When does a mother flea become satisfied? When her entire family has decided to go to the dogs.
What did the one dog say to the other before they enjoyed their bones? Bon appetite!
What happens if you connect a Corgi to a battery? You’ll get a short circuit.
Why do dogs love redwood trees? They have the biggest bark.
What do you call a dog that doesn’t have any legs? It doesn’t matter! It still won’t come when you call its name.
When a dog has a fever, what should you feed him? Mustard—it’s the best thing for hot dogs.
Whenever I take my dog to the park, the ducks always try to bite him. I guess it makes sense, since he’s pure bread.\
After accidentally swallowing Buzz Lightyear, what did the dog say to Woody? You got a friend in me.
Q: What trick did the loaf of bread teach the dog? A: Roll over!

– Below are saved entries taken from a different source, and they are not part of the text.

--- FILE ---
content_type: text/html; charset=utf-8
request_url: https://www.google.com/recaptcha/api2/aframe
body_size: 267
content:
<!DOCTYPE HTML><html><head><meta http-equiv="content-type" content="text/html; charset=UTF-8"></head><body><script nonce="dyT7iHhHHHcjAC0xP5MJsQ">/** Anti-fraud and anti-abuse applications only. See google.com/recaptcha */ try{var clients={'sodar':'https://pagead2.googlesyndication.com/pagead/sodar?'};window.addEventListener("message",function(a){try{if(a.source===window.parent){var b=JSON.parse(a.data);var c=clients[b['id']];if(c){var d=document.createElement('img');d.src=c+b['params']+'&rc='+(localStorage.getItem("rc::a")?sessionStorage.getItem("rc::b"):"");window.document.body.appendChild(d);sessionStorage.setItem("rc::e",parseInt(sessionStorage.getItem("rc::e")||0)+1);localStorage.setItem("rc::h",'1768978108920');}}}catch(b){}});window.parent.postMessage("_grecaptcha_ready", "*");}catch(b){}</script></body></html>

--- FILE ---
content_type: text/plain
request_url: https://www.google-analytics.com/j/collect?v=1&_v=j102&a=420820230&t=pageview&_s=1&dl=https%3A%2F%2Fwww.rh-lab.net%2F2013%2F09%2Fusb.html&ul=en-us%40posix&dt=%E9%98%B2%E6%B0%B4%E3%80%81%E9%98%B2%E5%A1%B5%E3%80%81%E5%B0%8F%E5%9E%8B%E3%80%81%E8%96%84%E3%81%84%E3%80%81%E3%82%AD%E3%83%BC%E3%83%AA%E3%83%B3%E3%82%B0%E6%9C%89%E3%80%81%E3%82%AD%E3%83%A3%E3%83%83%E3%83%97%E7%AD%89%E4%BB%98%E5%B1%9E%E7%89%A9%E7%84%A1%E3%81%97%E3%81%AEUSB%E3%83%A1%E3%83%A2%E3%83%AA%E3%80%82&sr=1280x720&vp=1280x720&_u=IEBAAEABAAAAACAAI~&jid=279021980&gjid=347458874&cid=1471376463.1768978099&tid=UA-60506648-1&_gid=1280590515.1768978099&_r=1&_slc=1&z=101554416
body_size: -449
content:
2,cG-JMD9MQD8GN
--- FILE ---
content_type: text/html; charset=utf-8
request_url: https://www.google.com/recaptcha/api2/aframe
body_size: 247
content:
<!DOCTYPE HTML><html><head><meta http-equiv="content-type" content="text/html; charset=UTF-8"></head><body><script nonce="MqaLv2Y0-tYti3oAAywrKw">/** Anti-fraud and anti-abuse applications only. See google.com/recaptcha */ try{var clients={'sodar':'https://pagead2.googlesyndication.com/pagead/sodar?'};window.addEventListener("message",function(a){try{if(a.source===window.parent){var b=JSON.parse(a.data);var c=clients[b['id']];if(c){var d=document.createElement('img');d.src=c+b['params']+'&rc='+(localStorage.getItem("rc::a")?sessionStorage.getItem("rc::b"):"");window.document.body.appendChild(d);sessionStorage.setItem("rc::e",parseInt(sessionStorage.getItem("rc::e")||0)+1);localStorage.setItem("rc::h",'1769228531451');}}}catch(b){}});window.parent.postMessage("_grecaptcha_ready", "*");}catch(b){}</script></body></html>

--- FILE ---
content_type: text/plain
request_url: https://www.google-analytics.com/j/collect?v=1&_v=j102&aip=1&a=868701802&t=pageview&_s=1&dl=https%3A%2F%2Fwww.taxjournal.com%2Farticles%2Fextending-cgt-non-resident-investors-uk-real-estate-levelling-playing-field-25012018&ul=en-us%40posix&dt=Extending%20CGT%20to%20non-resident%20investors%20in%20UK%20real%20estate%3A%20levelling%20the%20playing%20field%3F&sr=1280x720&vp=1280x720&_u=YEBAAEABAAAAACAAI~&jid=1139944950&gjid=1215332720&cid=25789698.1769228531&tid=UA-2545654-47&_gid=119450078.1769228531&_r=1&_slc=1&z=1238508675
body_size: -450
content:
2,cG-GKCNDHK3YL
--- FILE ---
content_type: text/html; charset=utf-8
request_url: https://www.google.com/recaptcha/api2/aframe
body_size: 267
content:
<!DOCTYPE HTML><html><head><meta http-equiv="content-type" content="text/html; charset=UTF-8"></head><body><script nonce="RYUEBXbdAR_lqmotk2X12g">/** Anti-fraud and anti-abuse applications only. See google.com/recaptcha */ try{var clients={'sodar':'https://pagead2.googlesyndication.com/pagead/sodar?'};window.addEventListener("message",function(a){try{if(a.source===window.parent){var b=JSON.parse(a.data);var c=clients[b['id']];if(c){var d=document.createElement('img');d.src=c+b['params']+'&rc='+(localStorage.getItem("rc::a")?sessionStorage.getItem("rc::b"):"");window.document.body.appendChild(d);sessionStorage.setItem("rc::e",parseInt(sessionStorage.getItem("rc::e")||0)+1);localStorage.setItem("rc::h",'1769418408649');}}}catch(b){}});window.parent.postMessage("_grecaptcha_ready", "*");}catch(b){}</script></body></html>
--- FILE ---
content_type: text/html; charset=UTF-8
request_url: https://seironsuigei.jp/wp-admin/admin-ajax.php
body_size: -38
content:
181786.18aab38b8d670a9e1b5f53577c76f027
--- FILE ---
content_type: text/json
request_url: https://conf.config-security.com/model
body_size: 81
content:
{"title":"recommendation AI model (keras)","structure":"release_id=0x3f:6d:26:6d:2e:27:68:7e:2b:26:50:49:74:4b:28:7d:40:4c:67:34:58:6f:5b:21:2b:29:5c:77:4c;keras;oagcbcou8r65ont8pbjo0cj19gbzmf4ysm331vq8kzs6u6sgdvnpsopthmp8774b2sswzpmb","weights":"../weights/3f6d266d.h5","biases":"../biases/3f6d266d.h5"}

Q: Why did the poor dog chase his own tail? A: He was trying to make both ends meet!
Q: Why is it called a litter of puppies? A: Because they’ll trash the place.
So if you are having a kind of Ruff day, these jokes’ collections will surely bring a gentle smile on your face leading to laughter. There are tons of jokes around the world. Hope you enjoy the collections derived from the famous website, blogs, and sites. Have a wonderful laughter day ahead!